Além do projeto-lei, os sociais-democratas anunciaram três projetos de resolução: um a recomendar ao governo que proceda à reorganização e prestação de serviços de atendimento da administração pública, outro para que proceda à criação de centros de serviços partilhados e valor acrescentado ao nível das entidades intermunicipais e, por último, um a recomendar ao executivo para dar continuidade ao processo de concretização da descentralização no âmbito da saúde, educação e cultura através da celebração de contratos interadministrativos.
Montenegro aproveitou contudo a ocasião para lembrar que o PSD não está, “naturalmente de acordo com tudo” o que o governo tem em carteira nesta matéria.
“Há aspetos que merecem a nossa discordância mas poderemos amadurecer isso”, assumiu o líder da bancada social–democrata.
Para Montenegro, “há algumas propostas do governo que merecerão uma atenção especial”, designadamente as relacionadas com a intervenção nas áreas metropolitanas e as das CCDR [Comissões Coordenadoras de Desenvolvimento Regional].
Quando lhe perguntaram se “a crispação” criada à volta da TSU não impediria um eventual entendimento entre PSD e governo (PS), foi prudente na resposta: “Tenho a convicção – não vou dizer segura por causa do que aconteceu no Orçamento do Estado – mas benevolente de que não se fecharão as portas”.

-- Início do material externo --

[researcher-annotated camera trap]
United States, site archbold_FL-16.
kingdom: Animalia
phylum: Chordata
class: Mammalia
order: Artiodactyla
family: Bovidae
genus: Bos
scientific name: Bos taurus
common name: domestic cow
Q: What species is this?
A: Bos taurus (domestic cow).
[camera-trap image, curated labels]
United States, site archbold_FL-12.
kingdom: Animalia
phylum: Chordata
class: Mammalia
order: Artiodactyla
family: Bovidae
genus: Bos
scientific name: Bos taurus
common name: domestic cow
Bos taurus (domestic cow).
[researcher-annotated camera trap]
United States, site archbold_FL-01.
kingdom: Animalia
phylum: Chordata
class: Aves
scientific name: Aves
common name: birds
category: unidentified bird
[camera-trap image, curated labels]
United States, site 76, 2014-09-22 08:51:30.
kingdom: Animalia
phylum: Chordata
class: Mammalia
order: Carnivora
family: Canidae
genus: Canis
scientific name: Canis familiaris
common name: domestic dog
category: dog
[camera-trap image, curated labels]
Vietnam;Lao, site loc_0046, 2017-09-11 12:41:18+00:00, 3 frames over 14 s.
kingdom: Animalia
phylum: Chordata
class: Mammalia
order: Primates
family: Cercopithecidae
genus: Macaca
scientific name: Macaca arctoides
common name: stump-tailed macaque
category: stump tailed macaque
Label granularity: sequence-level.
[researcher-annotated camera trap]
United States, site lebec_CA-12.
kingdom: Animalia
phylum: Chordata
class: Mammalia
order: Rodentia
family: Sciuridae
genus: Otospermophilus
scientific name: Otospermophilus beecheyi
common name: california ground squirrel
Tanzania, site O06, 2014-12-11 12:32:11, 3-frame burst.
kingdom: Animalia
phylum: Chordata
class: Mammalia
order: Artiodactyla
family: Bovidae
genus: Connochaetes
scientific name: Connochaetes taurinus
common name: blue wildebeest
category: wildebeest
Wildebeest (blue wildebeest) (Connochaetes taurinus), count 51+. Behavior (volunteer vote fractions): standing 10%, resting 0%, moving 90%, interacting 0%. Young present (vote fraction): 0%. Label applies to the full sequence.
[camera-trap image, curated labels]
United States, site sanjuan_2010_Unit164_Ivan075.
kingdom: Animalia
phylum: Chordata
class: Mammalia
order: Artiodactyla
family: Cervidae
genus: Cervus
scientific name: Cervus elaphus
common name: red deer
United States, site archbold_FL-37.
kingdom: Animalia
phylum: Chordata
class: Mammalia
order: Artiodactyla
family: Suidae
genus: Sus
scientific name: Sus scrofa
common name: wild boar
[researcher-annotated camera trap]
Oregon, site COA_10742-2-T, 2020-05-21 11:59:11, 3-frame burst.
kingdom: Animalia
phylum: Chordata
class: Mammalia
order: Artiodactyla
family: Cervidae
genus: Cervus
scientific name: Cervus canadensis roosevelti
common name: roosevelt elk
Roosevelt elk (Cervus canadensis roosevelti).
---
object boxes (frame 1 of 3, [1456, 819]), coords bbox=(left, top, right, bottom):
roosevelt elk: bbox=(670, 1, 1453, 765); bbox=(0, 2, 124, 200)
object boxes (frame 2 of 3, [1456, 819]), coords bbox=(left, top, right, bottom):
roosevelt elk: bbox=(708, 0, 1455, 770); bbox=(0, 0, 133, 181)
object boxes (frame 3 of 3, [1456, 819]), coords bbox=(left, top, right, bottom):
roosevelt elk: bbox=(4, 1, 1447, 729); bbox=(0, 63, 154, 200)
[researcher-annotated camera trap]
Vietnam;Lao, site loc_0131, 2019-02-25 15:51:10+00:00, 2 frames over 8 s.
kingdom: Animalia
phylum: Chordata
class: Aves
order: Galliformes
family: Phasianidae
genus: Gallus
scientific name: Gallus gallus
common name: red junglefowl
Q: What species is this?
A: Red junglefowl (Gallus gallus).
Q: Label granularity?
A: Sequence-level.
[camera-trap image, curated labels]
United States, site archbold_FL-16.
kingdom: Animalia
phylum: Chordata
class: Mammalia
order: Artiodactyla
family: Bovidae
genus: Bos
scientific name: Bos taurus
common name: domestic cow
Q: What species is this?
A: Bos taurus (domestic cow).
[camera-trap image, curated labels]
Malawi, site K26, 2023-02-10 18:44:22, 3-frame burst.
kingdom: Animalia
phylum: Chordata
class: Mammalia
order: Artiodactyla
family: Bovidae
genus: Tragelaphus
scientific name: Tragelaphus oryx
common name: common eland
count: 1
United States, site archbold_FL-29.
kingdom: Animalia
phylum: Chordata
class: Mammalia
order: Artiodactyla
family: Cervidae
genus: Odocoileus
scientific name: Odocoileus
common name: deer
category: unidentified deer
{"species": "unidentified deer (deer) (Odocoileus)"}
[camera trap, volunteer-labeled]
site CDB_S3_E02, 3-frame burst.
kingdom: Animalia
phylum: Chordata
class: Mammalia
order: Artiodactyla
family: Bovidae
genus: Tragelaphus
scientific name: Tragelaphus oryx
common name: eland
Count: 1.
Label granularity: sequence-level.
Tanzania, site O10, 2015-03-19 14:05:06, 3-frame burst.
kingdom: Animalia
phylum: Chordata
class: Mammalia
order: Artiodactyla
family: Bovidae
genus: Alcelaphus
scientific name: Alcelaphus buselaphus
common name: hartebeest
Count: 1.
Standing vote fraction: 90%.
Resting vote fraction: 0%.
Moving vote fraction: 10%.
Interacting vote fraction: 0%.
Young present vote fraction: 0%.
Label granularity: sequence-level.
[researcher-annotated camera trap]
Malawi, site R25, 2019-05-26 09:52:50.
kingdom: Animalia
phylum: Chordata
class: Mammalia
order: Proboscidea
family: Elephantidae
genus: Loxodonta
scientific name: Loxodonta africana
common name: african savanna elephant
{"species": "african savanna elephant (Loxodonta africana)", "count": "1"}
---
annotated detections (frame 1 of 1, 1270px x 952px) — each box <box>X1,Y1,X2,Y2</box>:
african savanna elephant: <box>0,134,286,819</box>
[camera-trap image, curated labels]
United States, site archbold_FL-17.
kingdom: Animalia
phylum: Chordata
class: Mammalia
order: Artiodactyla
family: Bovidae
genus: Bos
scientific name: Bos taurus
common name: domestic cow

A própria Associação Nacional dos Municípios Portugueses (ANMP) veio também na passada semana dizer que a legislação sobre a descentralização de competências deve estar concluída no verão e reiterou o desejo de Marcelo Rebelo de Sousa acerca de uma acordo de regime nesta matéria.
“Não só achamos que é exequível, como é desejável”, defendeu Manuel Machado, presidente da ANMP.
“O governo já mostrou abertura para considerar as propostas do PSD no quadro do debate sobre a descentralização”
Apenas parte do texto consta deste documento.